Q: Speaking of staying home and reading, a lot of the story centers around Beth’s book club and what they’re reading.
A: Yeah. Actually, the love-triangle part of the story is based on The Good Soldier,
which Beth and her friends are reading in their club. Apparently,
that’s one of Julio’s [DePietro, the writer/director] favorite books —
so there’s a lot of significance to that. But the rest of the Wall
Street stuff is based on Julio’s experiences when he worked there.
Q: One of the messages of the film is people aren’t always what they seem. To most people, you’re Rory from Gilmore Girls. Do you encounter a lot of preconceived notions based on that?

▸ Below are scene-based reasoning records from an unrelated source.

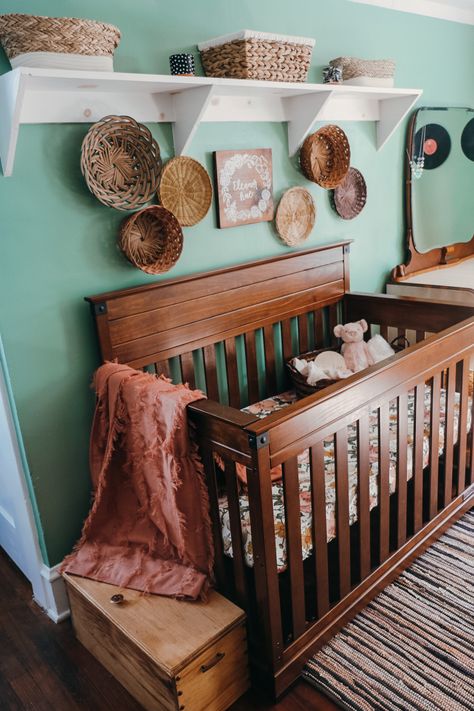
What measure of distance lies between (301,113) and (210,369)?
1136mm

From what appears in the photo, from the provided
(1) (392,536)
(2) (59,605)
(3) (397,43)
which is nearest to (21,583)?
(2) (59,605)

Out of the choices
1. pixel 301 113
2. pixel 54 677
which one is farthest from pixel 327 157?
pixel 54 677

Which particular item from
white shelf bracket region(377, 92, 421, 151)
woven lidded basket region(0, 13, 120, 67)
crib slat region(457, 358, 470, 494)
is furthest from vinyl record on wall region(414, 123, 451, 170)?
woven lidded basket region(0, 13, 120, 67)

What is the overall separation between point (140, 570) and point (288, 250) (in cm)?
149

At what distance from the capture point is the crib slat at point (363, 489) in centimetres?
174

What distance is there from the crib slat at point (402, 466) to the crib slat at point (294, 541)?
527 mm

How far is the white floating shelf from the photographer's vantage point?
62.3 inches

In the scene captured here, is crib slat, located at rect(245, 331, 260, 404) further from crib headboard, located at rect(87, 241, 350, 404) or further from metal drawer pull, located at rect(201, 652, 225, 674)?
metal drawer pull, located at rect(201, 652, 225, 674)

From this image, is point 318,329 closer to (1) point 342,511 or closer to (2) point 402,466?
(2) point 402,466

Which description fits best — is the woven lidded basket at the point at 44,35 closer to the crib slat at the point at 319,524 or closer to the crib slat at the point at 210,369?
the crib slat at the point at 210,369

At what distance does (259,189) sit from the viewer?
2395 mm

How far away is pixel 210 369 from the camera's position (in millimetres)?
2275

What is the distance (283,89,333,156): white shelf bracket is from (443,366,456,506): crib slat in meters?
1.15

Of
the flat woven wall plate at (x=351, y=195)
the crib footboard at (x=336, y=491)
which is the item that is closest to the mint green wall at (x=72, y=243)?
the flat woven wall plate at (x=351, y=195)
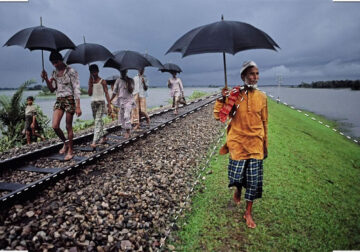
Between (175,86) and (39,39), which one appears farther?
(175,86)

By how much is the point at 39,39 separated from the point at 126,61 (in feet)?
8.77

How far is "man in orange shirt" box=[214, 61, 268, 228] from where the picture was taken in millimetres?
3461

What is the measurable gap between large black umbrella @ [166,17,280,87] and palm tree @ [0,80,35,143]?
11275 mm

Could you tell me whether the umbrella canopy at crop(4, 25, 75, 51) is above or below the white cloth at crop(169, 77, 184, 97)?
above

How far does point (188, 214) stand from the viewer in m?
3.96

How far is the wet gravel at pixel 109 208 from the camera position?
3090 millimetres

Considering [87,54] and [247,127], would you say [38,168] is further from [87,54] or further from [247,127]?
[247,127]

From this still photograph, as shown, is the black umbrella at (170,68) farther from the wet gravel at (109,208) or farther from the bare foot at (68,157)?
the bare foot at (68,157)

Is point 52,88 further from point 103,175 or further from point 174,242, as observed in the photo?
point 174,242

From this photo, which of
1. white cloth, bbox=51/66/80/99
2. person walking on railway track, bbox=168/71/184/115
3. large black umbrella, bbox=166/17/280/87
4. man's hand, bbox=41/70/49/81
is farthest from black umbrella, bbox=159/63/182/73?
large black umbrella, bbox=166/17/280/87

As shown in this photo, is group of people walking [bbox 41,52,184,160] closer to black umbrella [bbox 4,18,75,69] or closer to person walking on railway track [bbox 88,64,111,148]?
person walking on railway track [bbox 88,64,111,148]

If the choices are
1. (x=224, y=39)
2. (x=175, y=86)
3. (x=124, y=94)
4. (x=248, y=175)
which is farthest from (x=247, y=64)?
(x=175, y=86)

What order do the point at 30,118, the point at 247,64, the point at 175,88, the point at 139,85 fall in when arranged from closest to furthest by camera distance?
the point at 247,64 → the point at 139,85 → the point at 30,118 → the point at 175,88

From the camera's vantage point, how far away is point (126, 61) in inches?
303
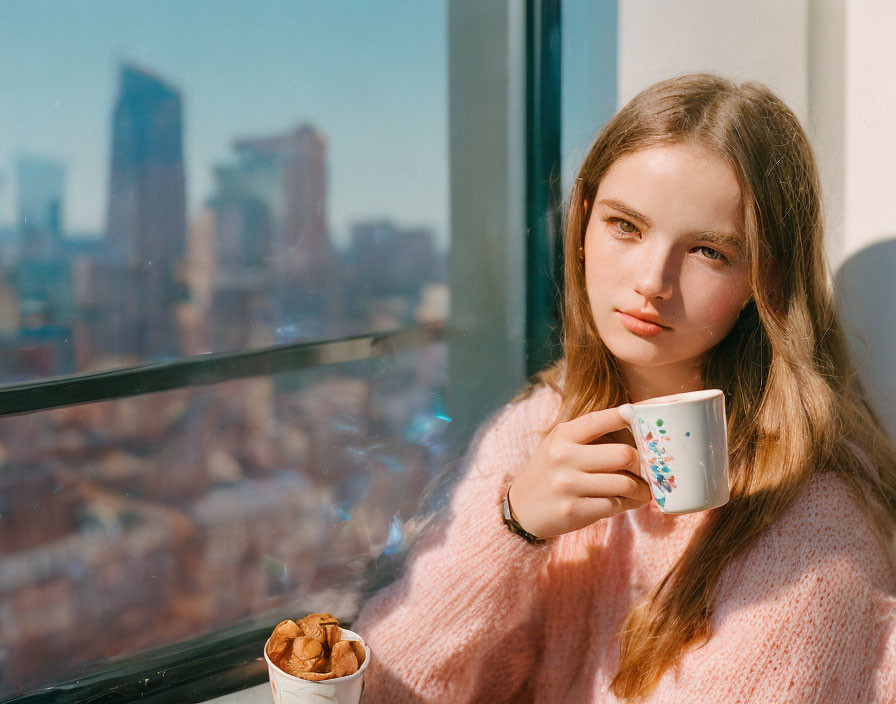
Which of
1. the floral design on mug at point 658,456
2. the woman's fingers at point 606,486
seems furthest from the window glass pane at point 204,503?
the floral design on mug at point 658,456

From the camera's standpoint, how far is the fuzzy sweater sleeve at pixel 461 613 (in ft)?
3.07

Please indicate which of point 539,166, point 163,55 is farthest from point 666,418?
point 163,55

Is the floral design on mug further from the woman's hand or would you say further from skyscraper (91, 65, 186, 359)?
skyscraper (91, 65, 186, 359)

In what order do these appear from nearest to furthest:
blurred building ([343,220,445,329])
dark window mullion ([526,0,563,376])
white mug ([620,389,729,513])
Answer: white mug ([620,389,729,513])
blurred building ([343,220,445,329])
dark window mullion ([526,0,563,376])

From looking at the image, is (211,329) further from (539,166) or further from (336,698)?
(539,166)

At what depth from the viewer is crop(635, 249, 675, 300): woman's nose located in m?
0.85

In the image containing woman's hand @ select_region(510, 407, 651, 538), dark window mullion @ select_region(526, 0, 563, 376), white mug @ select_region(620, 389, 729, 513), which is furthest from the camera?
dark window mullion @ select_region(526, 0, 563, 376)

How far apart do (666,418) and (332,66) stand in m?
0.55

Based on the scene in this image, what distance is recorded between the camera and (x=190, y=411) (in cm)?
90

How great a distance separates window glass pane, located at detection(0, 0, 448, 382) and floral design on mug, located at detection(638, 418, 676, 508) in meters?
0.38

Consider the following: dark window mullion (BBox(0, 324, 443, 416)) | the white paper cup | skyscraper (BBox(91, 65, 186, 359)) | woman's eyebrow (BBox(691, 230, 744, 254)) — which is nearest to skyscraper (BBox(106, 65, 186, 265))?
skyscraper (BBox(91, 65, 186, 359))

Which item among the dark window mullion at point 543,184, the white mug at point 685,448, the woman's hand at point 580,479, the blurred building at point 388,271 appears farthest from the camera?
the dark window mullion at point 543,184

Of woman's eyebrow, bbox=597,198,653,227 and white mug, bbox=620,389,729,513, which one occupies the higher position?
woman's eyebrow, bbox=597,198,653,227

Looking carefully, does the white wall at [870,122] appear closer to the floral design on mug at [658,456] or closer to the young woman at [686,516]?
the young woman at [686,516]
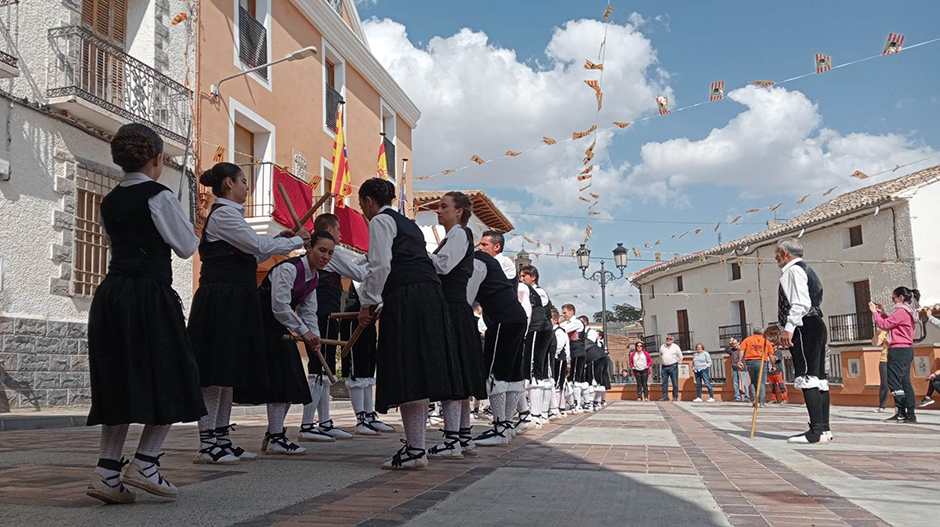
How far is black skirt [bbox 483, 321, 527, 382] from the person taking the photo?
6633 millimetres

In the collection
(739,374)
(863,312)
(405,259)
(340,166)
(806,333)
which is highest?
(340,166)

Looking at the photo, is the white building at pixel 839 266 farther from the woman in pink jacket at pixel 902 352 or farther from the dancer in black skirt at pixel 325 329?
the dancer in black skirt at pixel 325 329

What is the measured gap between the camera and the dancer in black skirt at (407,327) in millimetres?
4570

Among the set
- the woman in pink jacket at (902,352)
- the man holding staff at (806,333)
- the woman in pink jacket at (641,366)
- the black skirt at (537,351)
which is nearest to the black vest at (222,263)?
the black skirt at (537,351)

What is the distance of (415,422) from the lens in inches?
182

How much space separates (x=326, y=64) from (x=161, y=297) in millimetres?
17571

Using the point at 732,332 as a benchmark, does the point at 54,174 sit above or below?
above

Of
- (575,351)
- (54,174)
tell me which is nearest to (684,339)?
(575,351)

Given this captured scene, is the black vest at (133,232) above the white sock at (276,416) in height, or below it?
above

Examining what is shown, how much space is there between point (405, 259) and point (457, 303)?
66cm

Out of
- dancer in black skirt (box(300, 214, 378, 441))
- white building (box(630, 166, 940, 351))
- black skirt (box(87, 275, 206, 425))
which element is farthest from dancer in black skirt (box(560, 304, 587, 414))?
white building (box(630, 166, 940, 351))

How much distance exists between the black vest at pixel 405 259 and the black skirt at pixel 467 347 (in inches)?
17.6

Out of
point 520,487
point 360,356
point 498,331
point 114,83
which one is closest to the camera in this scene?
point 520,487

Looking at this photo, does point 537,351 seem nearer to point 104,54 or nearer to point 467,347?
point 467,347
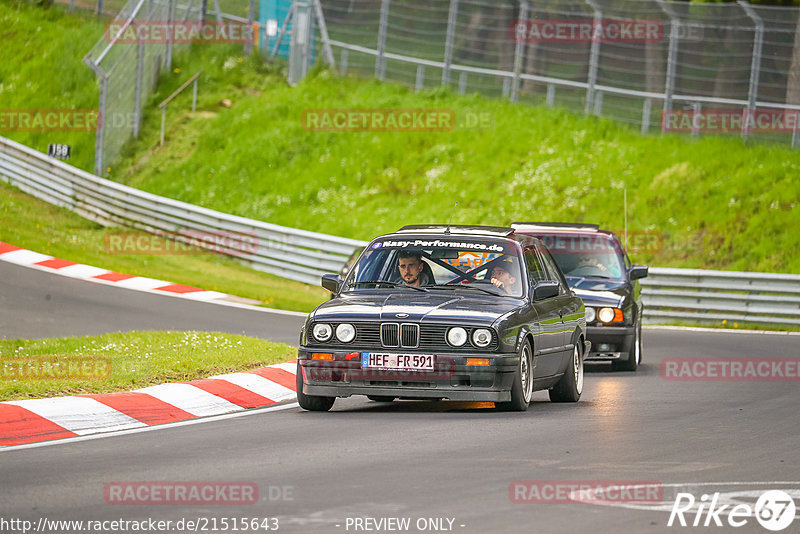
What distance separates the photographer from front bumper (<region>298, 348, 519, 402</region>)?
36.1 ft

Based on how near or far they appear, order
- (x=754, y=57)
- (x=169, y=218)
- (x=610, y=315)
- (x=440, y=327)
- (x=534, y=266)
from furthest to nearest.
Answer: (x=169, y=218) → (x=754, y=57) → (x=610, y=315) → (x=534, y=266) → (x=440, y=327)

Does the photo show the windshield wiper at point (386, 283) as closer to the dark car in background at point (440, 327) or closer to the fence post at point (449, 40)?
the dark car in background at point (440, 327)

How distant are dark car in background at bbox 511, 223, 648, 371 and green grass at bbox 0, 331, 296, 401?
3646 millimetres

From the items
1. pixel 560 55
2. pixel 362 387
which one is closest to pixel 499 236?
pixel 362 387

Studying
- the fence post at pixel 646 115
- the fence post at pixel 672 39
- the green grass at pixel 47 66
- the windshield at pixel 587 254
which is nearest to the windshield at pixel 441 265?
the windshield at pixel 587 254

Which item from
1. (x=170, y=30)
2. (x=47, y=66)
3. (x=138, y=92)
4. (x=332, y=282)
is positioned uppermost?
(x=170, y=30)

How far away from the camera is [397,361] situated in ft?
36.2

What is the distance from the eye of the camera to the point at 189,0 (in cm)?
4031

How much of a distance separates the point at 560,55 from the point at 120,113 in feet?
38.2

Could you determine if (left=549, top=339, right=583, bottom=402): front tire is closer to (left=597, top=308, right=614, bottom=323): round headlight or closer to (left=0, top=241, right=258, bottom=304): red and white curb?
(left=597, top=308, right=614, bottom=323): round headlight

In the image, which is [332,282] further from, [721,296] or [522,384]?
[721,296]

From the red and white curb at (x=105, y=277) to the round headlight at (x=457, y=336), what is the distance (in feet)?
43.0

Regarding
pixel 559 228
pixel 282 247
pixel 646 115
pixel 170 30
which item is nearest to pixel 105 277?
pixel 282 247

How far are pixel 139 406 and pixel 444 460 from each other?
3.41 metres
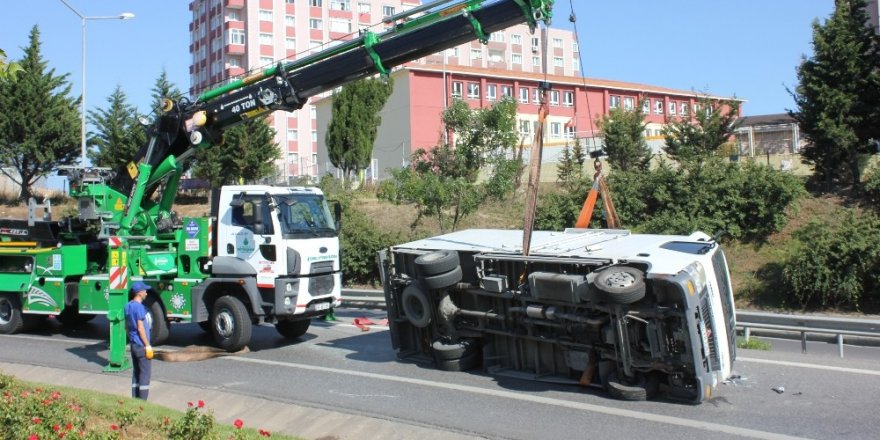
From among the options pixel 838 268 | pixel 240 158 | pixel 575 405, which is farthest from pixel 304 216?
pixel 240 158

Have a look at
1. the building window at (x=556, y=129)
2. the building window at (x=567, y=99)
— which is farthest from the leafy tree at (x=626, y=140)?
the building window at (x=567, y=99)

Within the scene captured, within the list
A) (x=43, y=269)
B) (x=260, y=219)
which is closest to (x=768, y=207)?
(x=260, y=219)

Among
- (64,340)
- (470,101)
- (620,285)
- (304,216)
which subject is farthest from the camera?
(470,101)

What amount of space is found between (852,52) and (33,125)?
1401 inches

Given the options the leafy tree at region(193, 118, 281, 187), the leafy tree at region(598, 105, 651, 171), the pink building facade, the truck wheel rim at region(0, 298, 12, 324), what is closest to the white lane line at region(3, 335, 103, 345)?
the truck wheel rim at region(0, 298, 12, 324)

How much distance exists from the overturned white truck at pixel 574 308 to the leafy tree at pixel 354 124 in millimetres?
29733

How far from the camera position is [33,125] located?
38.4 metres

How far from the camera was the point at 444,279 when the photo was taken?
10.5 meters

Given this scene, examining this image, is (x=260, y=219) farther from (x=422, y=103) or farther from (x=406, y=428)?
(x=422, y=103)

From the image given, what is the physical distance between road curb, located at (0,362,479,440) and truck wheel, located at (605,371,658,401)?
7.61ft

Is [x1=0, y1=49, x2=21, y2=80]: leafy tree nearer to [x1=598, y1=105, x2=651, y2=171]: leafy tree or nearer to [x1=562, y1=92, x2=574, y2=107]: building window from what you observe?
[x1=598, y1=105, x2=651, y2=171]: leafy tree

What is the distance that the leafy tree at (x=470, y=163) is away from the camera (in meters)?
21.6

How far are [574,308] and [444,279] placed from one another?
1934 mm

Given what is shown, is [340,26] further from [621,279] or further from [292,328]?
[621,279]
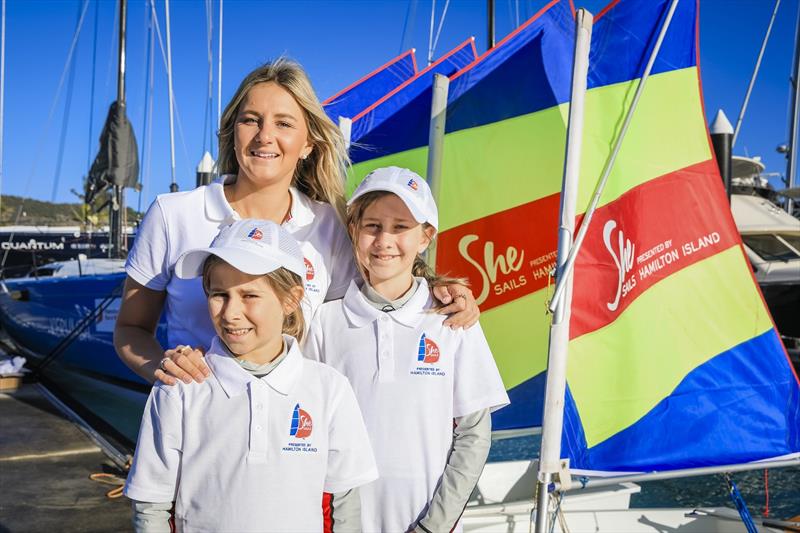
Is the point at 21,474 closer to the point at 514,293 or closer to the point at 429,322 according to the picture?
the point at 514,293

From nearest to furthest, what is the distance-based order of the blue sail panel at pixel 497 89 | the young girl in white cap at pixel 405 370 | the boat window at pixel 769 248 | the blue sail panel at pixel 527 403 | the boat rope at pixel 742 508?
1. the young girl in white cap at pixel 405 370
2. the boat rope at pixel 742 508
3. the blue sail panel at pixel 497 89
4. the blue sail panel at pixel 527 403
5. the boat window at pixel 769 248

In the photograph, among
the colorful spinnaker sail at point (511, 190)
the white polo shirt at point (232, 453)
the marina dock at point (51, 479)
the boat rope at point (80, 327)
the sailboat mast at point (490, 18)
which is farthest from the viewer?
the sailboat mast at point (490, 18)

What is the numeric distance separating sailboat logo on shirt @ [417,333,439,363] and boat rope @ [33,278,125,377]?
745 cm

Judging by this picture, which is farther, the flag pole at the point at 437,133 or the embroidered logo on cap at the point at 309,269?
the flag pole at the point at 437,133

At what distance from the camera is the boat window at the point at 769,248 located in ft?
37.0

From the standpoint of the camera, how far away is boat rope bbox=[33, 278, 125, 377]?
29.1 ft

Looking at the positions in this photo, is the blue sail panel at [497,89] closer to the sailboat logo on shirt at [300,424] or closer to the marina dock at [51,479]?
the sailboat logo on shirt at [300,424]

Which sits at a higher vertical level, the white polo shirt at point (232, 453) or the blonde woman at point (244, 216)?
the blonde woman at point (244, 216)

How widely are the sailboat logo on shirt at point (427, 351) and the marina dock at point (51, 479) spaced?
10.6ft

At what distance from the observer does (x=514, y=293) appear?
160 inches

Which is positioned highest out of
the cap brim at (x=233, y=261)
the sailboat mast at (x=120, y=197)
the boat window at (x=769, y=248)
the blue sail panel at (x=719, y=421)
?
the sailboat mast at (x=120, y=197)

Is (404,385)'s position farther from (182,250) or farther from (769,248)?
(769,248)

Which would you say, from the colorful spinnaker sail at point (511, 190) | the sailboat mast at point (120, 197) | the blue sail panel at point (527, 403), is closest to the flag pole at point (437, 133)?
the colorful spinnaker sail at point (511, 190)

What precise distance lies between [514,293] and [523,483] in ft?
5.76
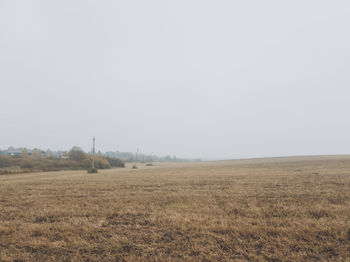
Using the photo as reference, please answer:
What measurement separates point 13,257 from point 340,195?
38.2 feet

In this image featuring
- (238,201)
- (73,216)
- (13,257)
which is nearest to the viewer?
(13,257)

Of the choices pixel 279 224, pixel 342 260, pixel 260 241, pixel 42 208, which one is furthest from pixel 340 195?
pixel 42 208

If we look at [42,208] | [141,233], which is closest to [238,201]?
[141,233]

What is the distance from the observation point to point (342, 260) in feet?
9.71

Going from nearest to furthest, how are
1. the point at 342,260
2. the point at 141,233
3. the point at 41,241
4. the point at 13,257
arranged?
1. the point at 342,260
2. the point at 13,257
3. the point at 41,241
4. the point at 141,233

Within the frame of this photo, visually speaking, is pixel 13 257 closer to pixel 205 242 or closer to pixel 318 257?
pixel 205 242

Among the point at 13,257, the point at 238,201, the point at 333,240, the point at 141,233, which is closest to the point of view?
the point at 13,257

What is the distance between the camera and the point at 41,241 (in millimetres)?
3852

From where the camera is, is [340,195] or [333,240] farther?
[340,195]

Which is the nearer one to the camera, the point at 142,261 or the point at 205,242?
the point at 142,261

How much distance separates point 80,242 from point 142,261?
1.77 meters

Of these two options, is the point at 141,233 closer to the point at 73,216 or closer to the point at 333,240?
the point at 73,216

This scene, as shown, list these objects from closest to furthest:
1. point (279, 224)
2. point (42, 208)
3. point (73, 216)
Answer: point (279, 224) → point (73, 216) → point (42, 208)

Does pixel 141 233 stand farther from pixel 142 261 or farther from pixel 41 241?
pixel 41 241
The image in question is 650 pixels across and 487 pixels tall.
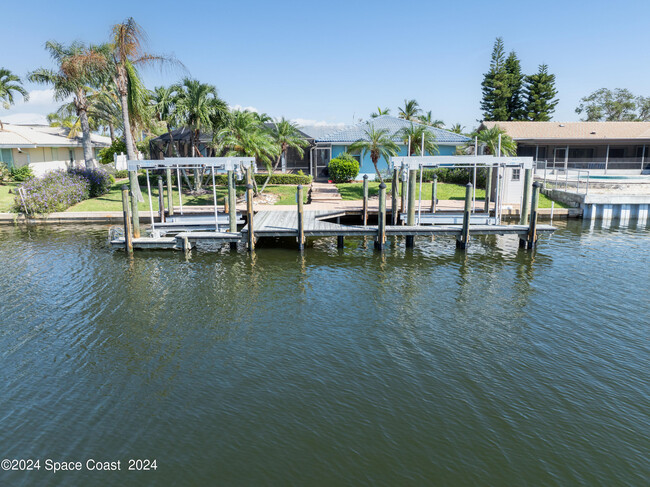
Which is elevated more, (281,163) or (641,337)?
(281,163)

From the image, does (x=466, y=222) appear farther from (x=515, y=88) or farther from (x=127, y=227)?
(x=515, y=88)

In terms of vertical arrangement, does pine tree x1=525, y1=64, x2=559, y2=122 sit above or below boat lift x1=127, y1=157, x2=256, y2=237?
above

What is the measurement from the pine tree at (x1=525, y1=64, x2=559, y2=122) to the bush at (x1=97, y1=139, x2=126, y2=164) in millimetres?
47741

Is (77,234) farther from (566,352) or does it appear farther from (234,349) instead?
(566,352)

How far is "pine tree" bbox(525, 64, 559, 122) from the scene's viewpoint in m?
58.6

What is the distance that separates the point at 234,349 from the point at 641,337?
941 centimetres

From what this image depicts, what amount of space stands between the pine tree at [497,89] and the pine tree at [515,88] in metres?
0.67

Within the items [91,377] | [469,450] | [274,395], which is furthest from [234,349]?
[469,450]

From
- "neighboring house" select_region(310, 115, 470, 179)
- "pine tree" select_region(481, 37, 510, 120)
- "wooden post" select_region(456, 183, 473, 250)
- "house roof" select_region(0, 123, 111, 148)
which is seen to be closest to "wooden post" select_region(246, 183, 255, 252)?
"wooden post" select_region(456, 183, 473, 250)

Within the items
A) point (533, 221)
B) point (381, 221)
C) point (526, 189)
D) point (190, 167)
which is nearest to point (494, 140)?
point (526, 189)

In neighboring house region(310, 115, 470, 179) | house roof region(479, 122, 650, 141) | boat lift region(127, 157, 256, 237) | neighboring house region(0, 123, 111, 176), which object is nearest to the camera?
boat lift region(127, 157, 256, 237)

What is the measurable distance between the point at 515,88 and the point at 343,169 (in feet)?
123

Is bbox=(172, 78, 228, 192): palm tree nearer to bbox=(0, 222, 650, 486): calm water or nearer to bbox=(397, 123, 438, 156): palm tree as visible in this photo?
bbox=(397, 123, 438, 156): palm tree

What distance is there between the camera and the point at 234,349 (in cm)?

A: Oh, yeah. But I don’t feel I’m anything like Rory. Aside from
sounding the same — and physically [laughs]. Usually people call me
Rory; I don’t think they actually know my real name. But I was always
happy that she was a great character and very different from other
teenage characters on television.
Q: We actually talked to your The Good Guy co-star Anna Chlumsky (My Girl) about breaking free of child-star associations as an adult. You seem to be having success making that transition…
A: I guess. While doing Gilmore Girls, I wish I had been able to do more roles like I did in Sin City
— roles that were starkly different along the way. But I was working
within my time off from the show every year, which was three months. So
I had a limited pool of possibilities — whatever was going on during
that time. I think it’ll be interesting, now that the show is over, to
see what happens. There are a lot more interesting roles that are
age-appropriate for me now: Young women, in their mid-twenties, from
college age to young professionals. My next film, Post Grad kind of picks up from the stage of life where Gilmore Girls left off. There’s only so much you can do about the way people see you, so I don’t try to fight it too much.
Q: So what’s on your Tribeca Film Festival must-see list?
A: Everything I wanted to see is sold out! Things at the festival sell out so quickly. It’s crazy.